● **Exercise directions**
Would you retype the entries from the first line to the line bearing "CozyCat homepage screenshot", both included, leaving out every picture?

● **Records shown**
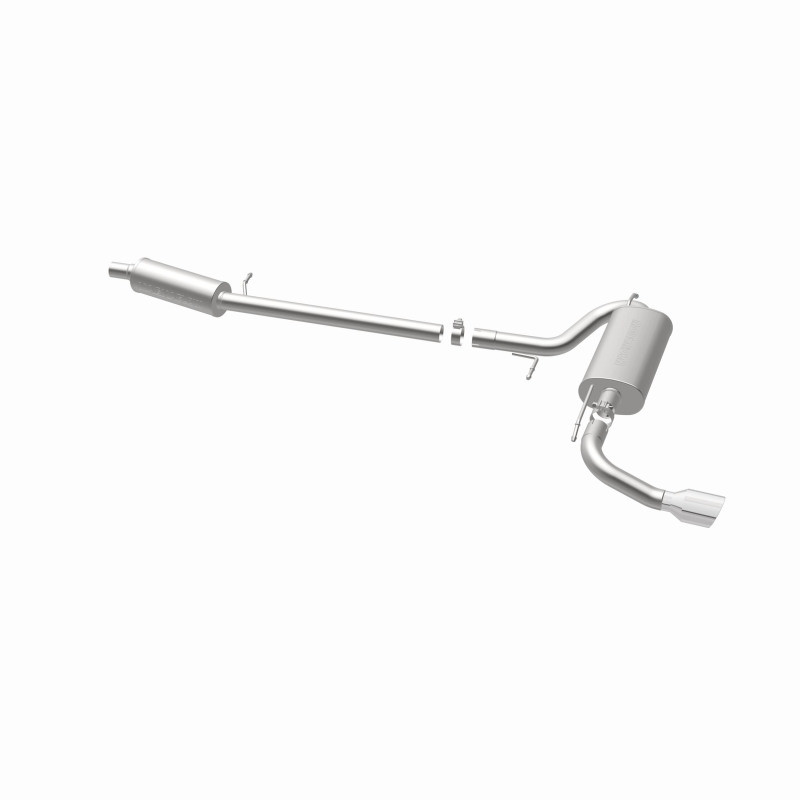 MagnaFlow 10-13 GMC Terrain L4 2.4L Single Straight D/S Rear Exit Stainless Cat Back Perf Exhaust - 15110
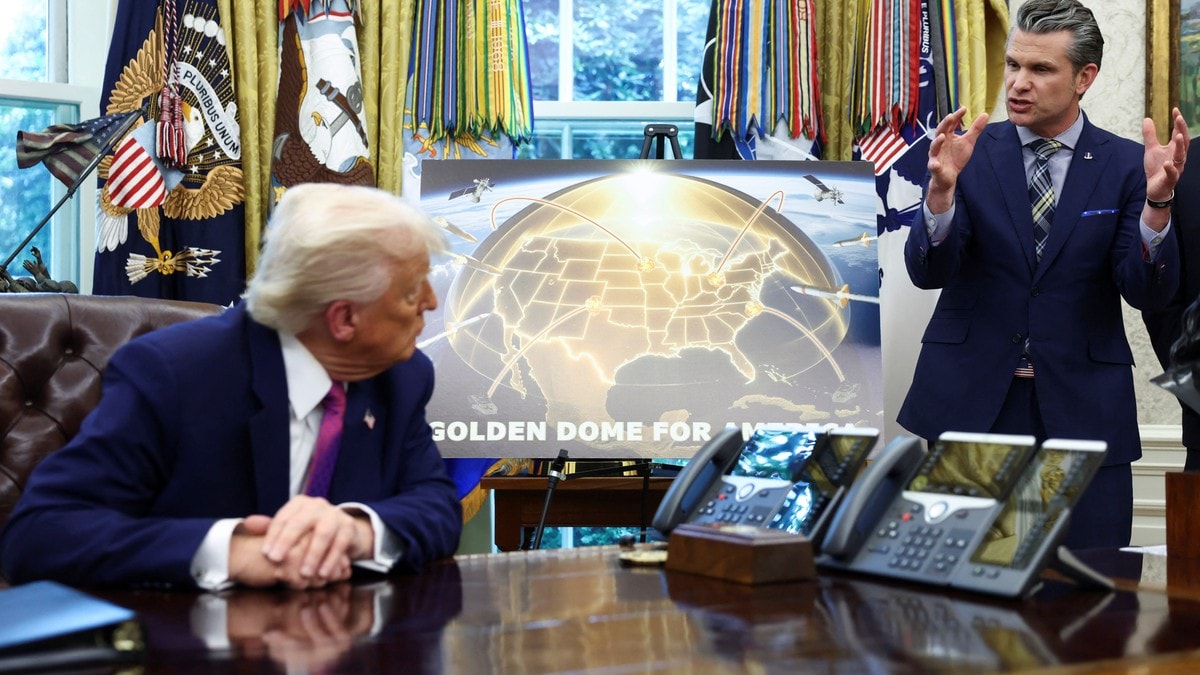 Trump lanserer rakettskjoldet Golden Dome: Kina og Russland reagerer
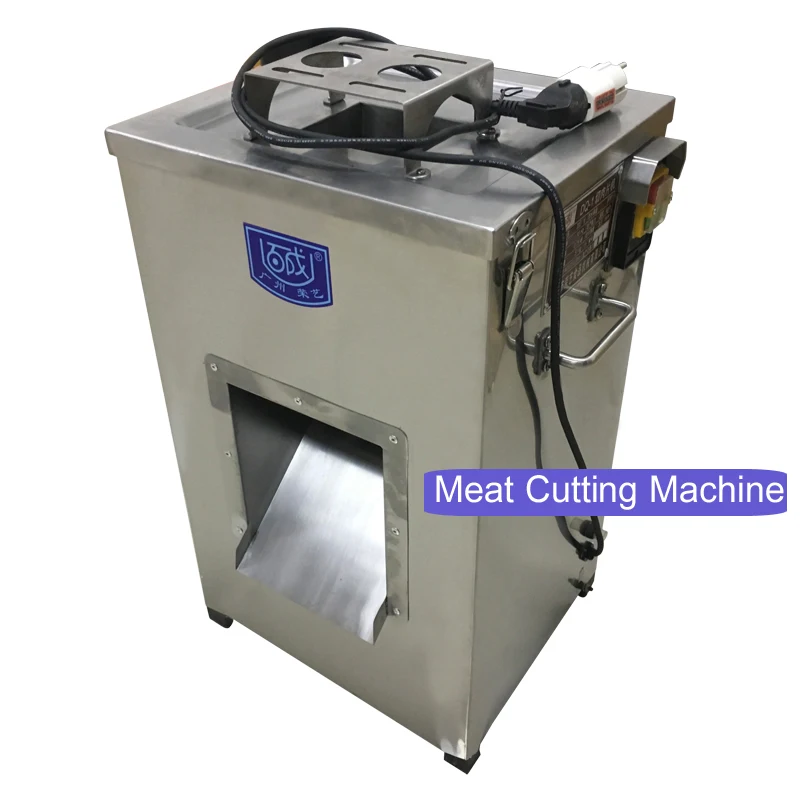 

Электрическая машина для резки мяса, профессиональная вертикальная машина для резки мяса из нержавеющей стали, промышленная ломтерезка дл...
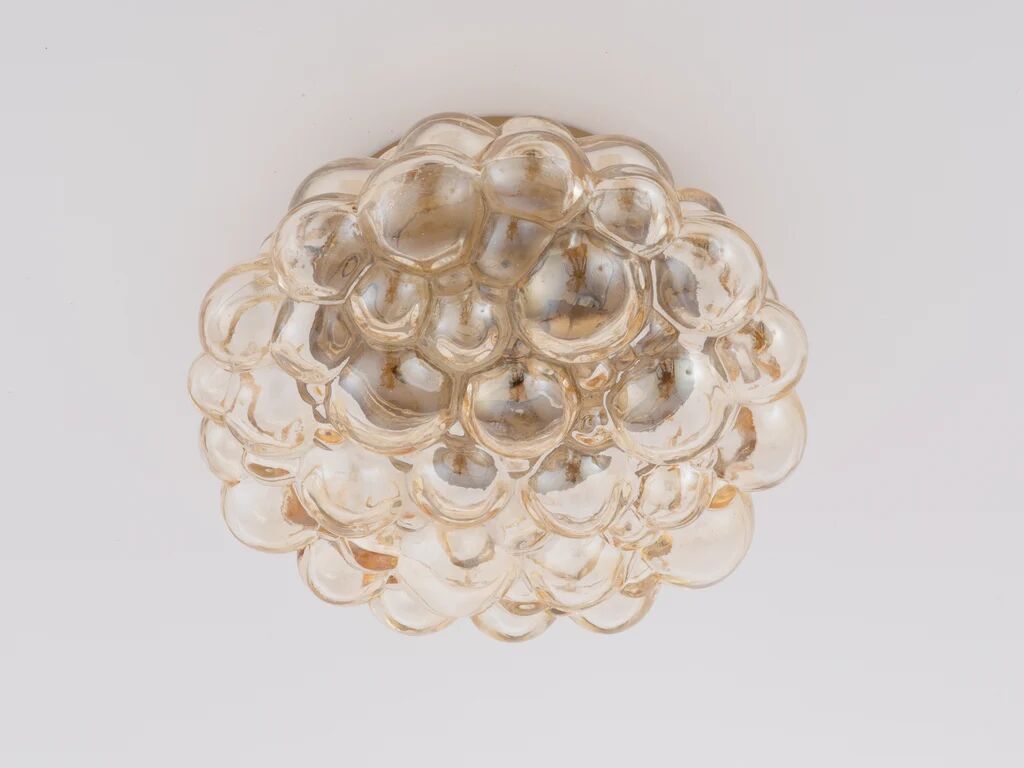 Helena Tynell for Glashutte Limburg amber bubble flush mount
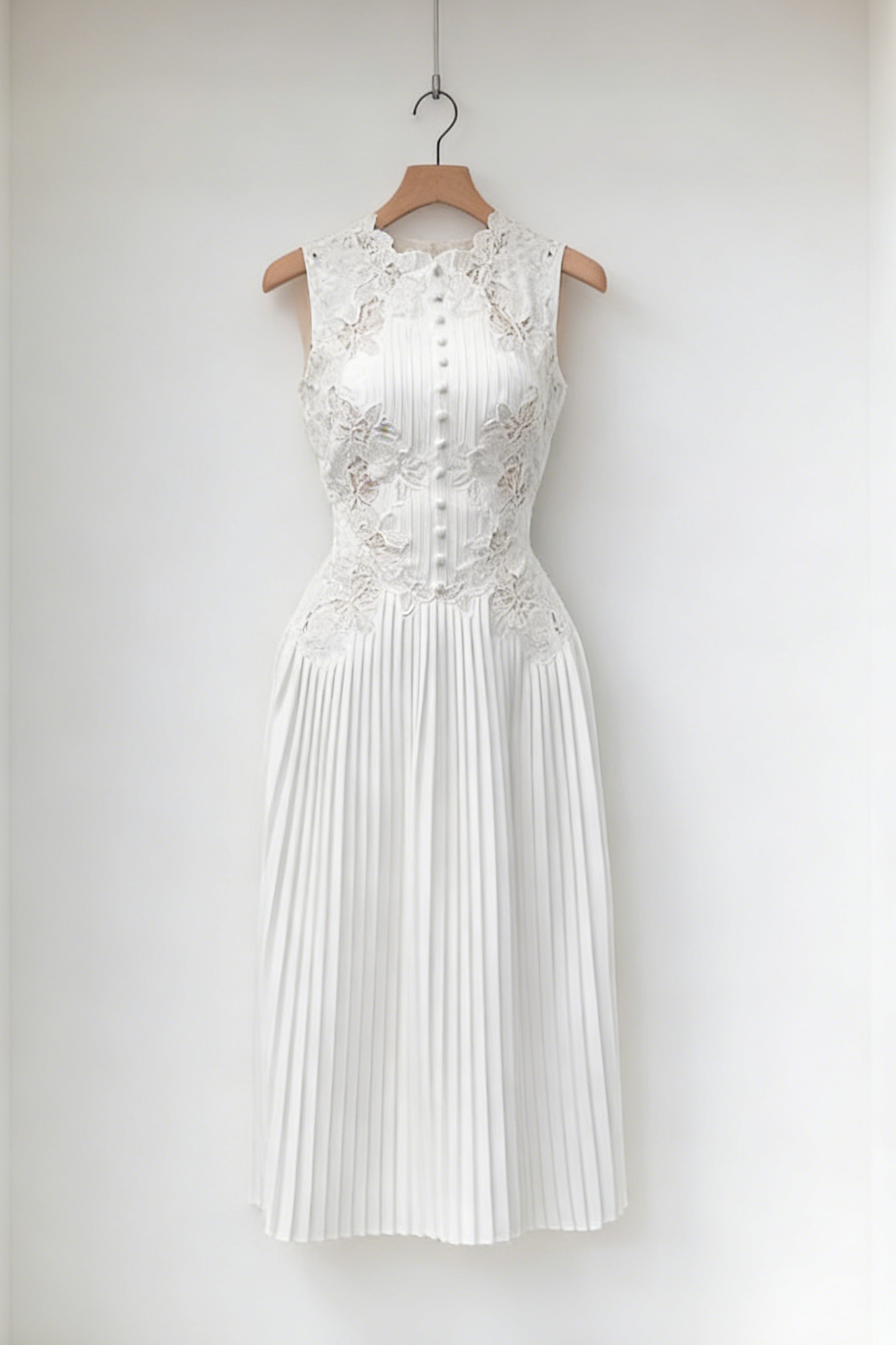 NANCY LACE MIDI DRESS FOR WEDDING GUEST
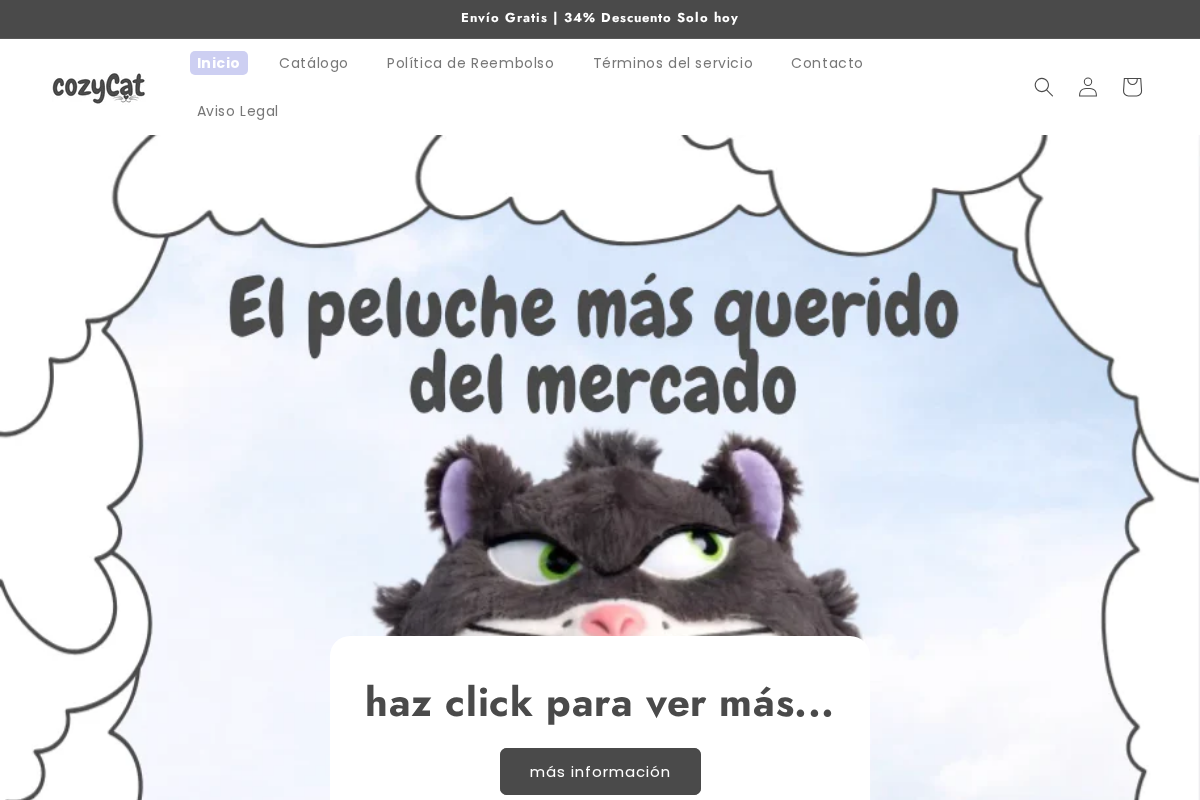 CozyCat homepage screenshot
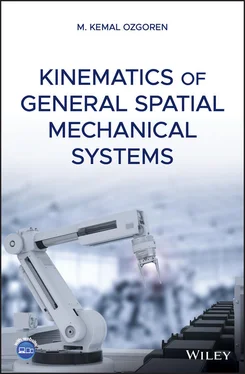 M. Kemal Ozgoren Kinematics of General Spatial Mechanical Systems обложка книги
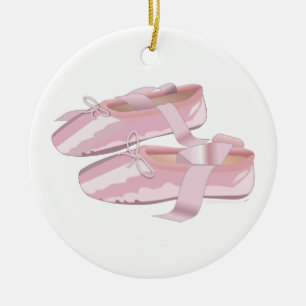 Roze balletschotels Sjabloon voor versiering Keramisch Ornament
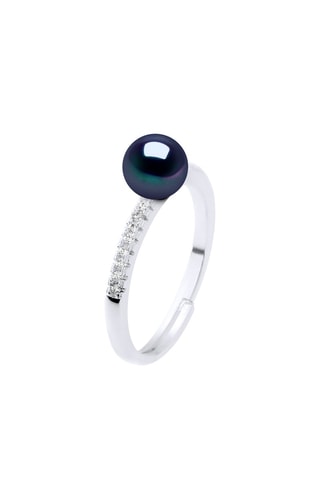 Anillo - Plata y perla cultivada de agua dulce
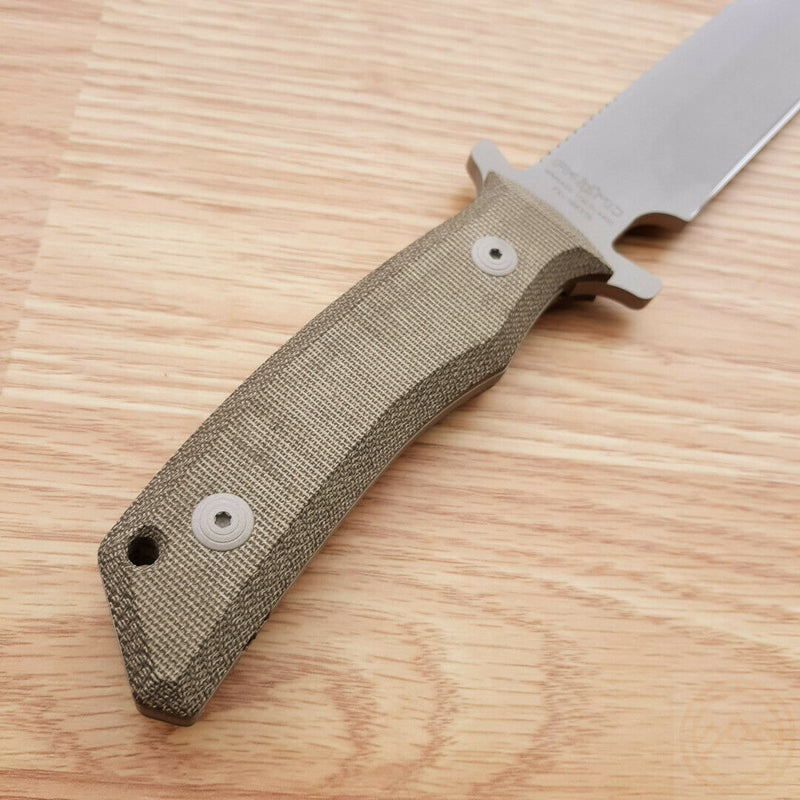 Fox E.T.K. Exagon Fixed Knife 6.75" 440C Steel Blade Green Canvas Micarta Handle 1663TK -Fox - Survivor Hand Precision Knives & Outdoor Gear Store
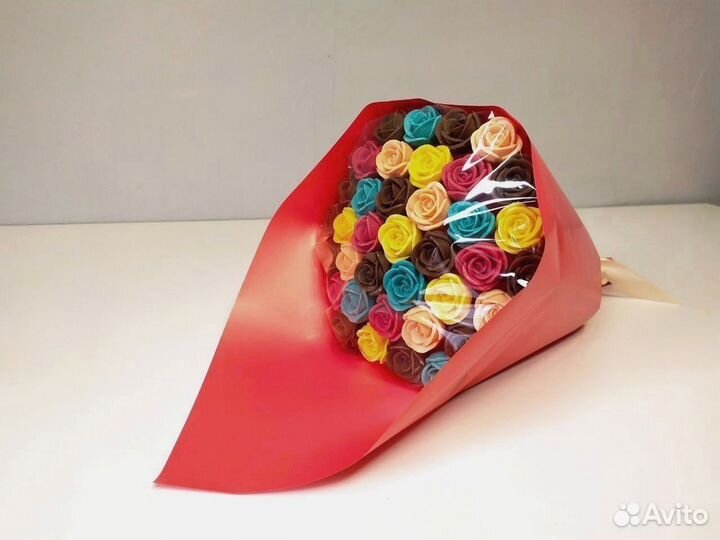 Шоколадные Розы - 37 шт в Букете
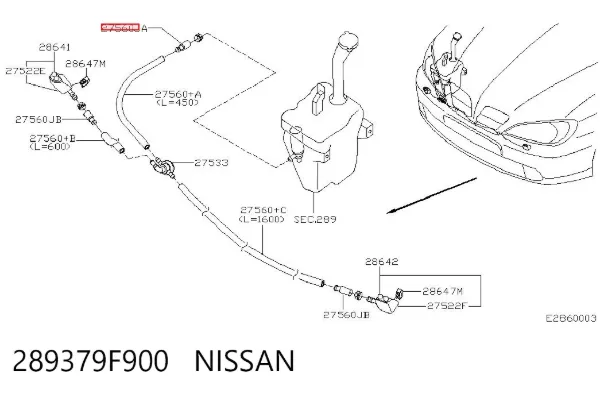  289379F900 Nissan/Infiniti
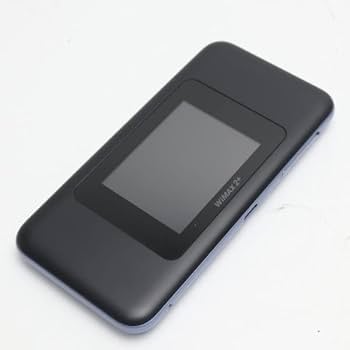 Amazon | 【au版】Speed Wi-Fi NEXT W06 HWD37SKA ブラック×ブルー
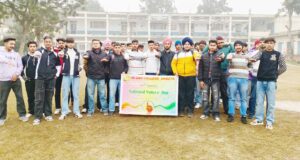 जेसी डीएवी कॉलेज के स्वीप द्वारा मनाया गया राष्ट्रीय मतदाता दिवस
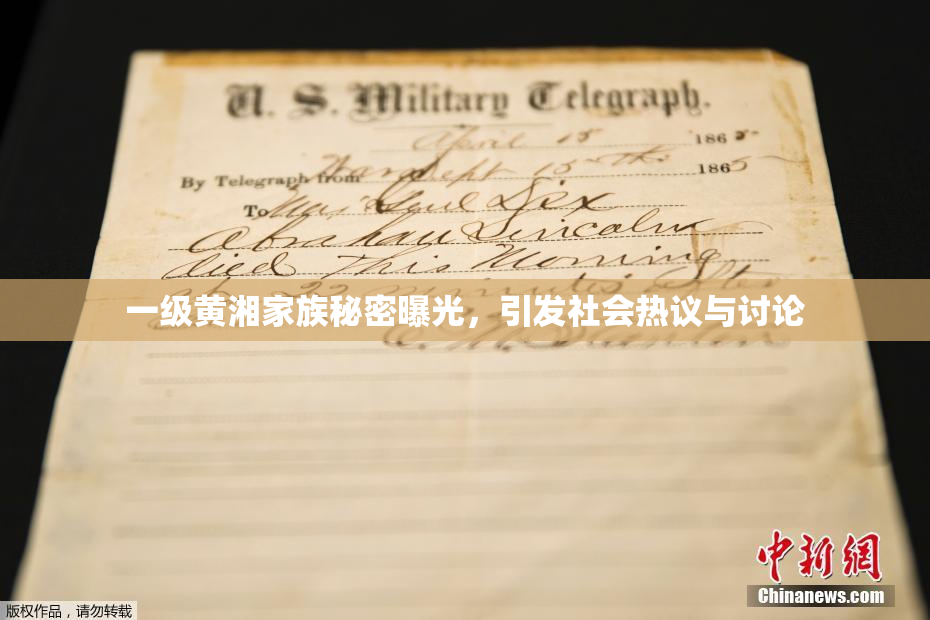 一级黄湘家族秘密曝光，引发社会热议与讨论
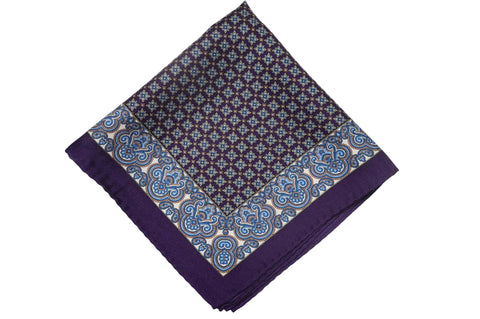 Dunstable Purple Silk Pocket Square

● **Task answer**
 MagnaFlow 10-13 GMC Terrain L4 2.4L Single Straight D/S Rear Exit Stainless Cat Back Perf Exhaust - 15110
 Trump lanserer rakettskjoldet Golden Dome: Kina og Russland reagerer

Электрическая машина для резки мяса, профессиональная вертикальная машина для резки мяса из нержавеющей стали, промышленная ломтерезка дл...
 Helena Tynell for Glashutte Limburg amber bubble flush mount
 NANCY LACE MIDI DRESS FOR WEDDING GUEST
 CozyCat homepage screenshot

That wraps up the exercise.